I can't yet figure out how to draw this and make it display properly in html :-( But here's a table that captures a little bit of what I mean:
| Contemplating | Enacting |
contemplating | Cc: scholars | Ec: scholar-activists |
enacting | Ce: experts | Ee: practitioners |
MA students are Ee. They come into the academy seeking certification, and find themselves in the company of contemplators. Frustration ensues on both ends. But looking at that table also reveals alliances and points of overlap; Ee practitioners can learn from the expertise of the Ce faculty, and can learn from the practical experience of the Ec faculty. But the major conflicts of interpretation would be along the diagonals, especially between (say) Cc and Ee. (The Ec-Ce conflict is another matter, I think, because of certain kinds of positional similarity that show up better in different kinds of diagrams: both Ec and Ce represent a way that the initially opposite positions come closer together. I need to research how to draw this in html so my readers can see what I mean.) And that's the situation I find myself in with most of the MA students.
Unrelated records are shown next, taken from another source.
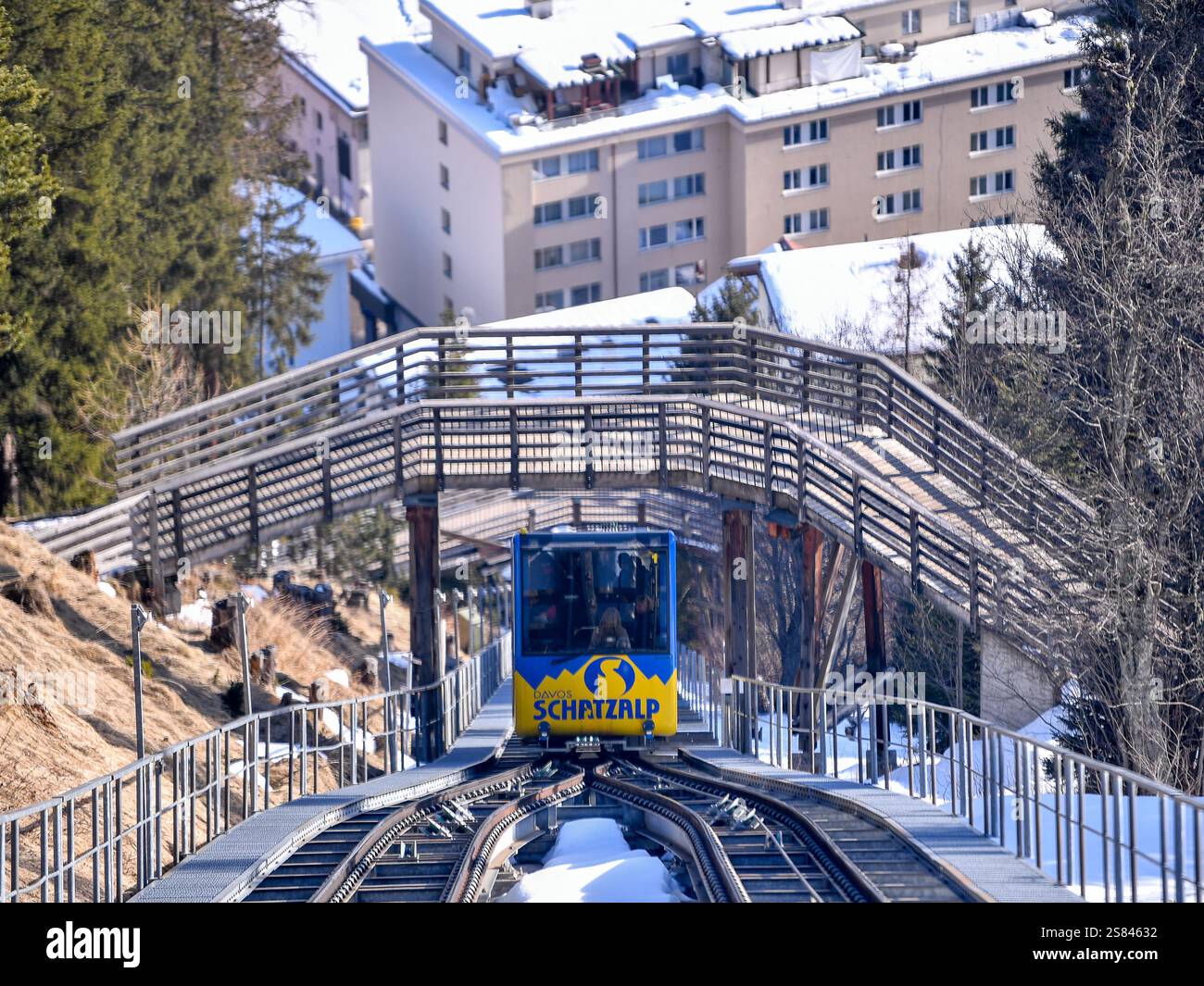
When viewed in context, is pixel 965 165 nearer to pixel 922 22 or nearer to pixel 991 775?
pixel 922 22

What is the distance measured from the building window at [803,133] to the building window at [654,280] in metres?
6.28

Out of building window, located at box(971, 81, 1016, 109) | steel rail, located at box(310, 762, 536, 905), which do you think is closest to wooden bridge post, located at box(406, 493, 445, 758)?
steel rail, located at box(310, 762, 536, 905)

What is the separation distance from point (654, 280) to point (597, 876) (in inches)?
2388

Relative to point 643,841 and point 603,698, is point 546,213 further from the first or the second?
point 643,841

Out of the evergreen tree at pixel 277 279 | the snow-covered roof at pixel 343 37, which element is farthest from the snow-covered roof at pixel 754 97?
the snow-covered roof at pixel 343 37

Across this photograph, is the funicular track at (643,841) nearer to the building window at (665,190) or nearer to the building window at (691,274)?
the building window at (665,190)

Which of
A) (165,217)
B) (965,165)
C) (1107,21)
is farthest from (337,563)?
(965,165)

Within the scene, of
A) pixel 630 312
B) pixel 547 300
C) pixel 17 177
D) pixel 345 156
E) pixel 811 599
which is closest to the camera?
pixel 17 177

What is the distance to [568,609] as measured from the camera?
72.9ft

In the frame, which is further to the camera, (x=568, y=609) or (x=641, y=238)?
(x=641, y=238)

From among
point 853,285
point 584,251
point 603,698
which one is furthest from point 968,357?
point 584,251

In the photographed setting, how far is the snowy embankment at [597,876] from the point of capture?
48.9 ft

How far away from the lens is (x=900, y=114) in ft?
248
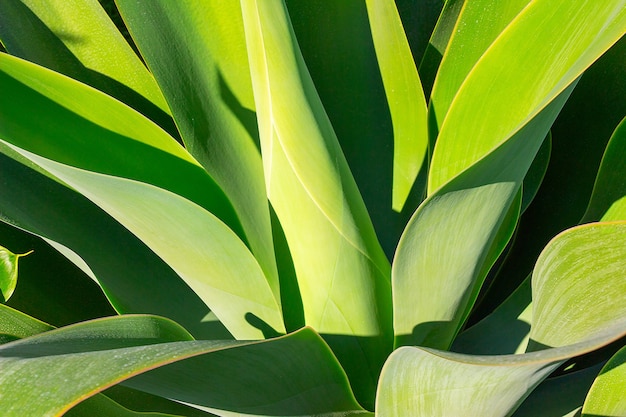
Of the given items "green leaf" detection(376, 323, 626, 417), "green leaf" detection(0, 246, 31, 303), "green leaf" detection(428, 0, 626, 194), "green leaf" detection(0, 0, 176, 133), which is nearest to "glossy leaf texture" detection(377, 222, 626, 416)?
"green leaf" detection(376, 323, 626, 417)

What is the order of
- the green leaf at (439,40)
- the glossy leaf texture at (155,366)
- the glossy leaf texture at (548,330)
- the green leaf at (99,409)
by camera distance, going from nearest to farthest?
the glossy leaf texture at (155,366), the glossy leaf texture at (548,330), the green leaf at (99,409), the green leaf at (439,40)

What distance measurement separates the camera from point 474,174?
0.55 meters

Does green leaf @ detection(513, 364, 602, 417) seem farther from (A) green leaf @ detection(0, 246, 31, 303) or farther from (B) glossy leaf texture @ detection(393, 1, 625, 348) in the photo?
(A) green leaf @ detection(0, 246, 31, 303)

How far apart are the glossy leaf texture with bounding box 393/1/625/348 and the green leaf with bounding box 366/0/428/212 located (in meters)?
0.10

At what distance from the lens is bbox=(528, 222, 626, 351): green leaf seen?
0.55 metres

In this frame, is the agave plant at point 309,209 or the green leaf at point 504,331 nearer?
the agave plant at point 309,209

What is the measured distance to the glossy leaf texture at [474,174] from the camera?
0.56 meters

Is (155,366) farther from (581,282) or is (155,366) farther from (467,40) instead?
(467,40)

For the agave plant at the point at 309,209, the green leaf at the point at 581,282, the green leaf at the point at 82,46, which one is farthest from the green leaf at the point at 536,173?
the green leaf at the point at 82,46

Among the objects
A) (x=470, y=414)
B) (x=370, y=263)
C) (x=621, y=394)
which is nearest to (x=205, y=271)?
(x=370, y=263)

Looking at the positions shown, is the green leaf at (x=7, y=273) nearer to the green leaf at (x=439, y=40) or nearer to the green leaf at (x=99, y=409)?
the green leaf at (x=99, y=409)

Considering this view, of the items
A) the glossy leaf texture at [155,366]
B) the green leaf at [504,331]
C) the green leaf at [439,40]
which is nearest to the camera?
the glossy leaf texture at [155,366]

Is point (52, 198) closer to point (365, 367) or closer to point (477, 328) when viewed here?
point (365, 367)

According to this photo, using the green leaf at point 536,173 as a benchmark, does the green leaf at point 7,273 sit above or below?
below
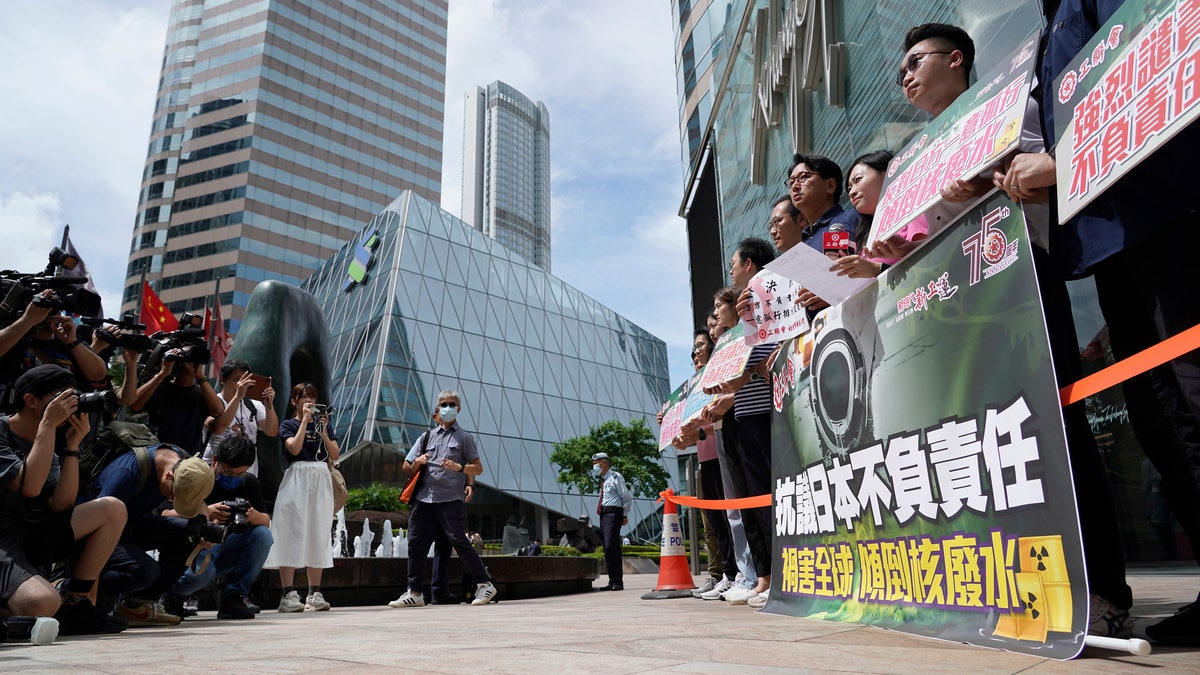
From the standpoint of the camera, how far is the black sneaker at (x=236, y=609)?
4582 millimetres

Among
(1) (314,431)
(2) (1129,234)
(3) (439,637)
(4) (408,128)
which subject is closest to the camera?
(2) (1129,234)

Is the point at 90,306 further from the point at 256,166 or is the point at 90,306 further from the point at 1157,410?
the point at 256,166

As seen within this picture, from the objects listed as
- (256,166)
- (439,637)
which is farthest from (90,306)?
(256,166)

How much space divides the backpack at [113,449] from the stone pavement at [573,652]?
2.97 feet

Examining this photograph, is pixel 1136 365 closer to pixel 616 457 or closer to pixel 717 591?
pixel 717 591

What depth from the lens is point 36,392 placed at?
10.1 ft

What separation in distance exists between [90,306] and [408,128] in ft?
225

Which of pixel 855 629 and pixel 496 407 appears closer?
pixel 855 629

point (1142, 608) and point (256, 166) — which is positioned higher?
point (256, 166)

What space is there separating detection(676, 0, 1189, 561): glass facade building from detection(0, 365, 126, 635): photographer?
590 cm

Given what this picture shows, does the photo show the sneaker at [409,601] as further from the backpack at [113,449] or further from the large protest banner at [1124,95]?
the large protest banner at [1124,95]

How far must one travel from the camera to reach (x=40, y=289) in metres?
3.86

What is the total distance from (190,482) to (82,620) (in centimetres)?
71

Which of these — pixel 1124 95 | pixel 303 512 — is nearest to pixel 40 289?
pixel 303 512
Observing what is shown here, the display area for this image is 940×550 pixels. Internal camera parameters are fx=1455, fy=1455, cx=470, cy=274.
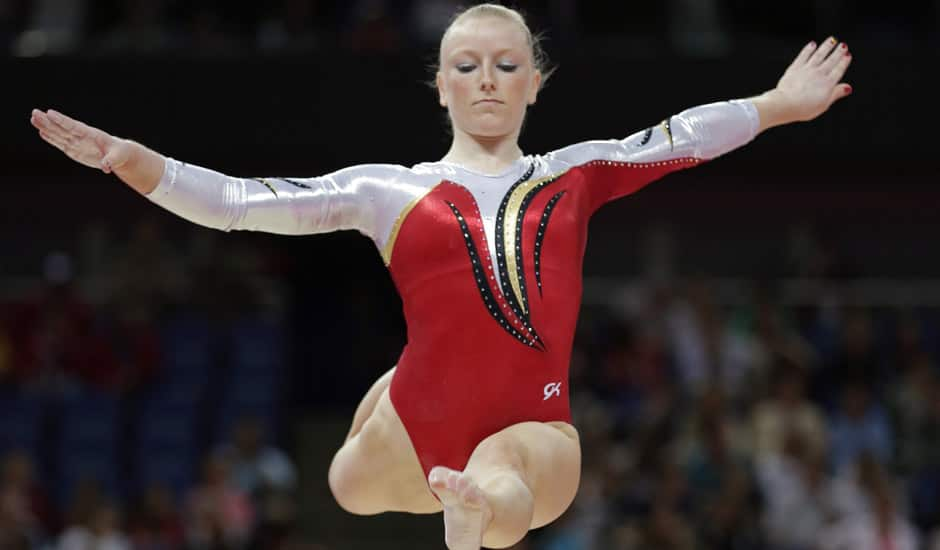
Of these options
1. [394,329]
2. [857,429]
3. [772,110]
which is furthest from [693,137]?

Of course, as a Cc, explaining the conflict is an important way that I process it. Not sure how helpful this exercise will be for Ee MA students, or for my Ce and Ec colleagues. But at least it helps me make sense of the dialogue of the deaf that often seems to take place when I talk to MA students -- and also to make sense of my unease with the certification function that the MA degree plays in an Enacting context (or at least with my own role in that function).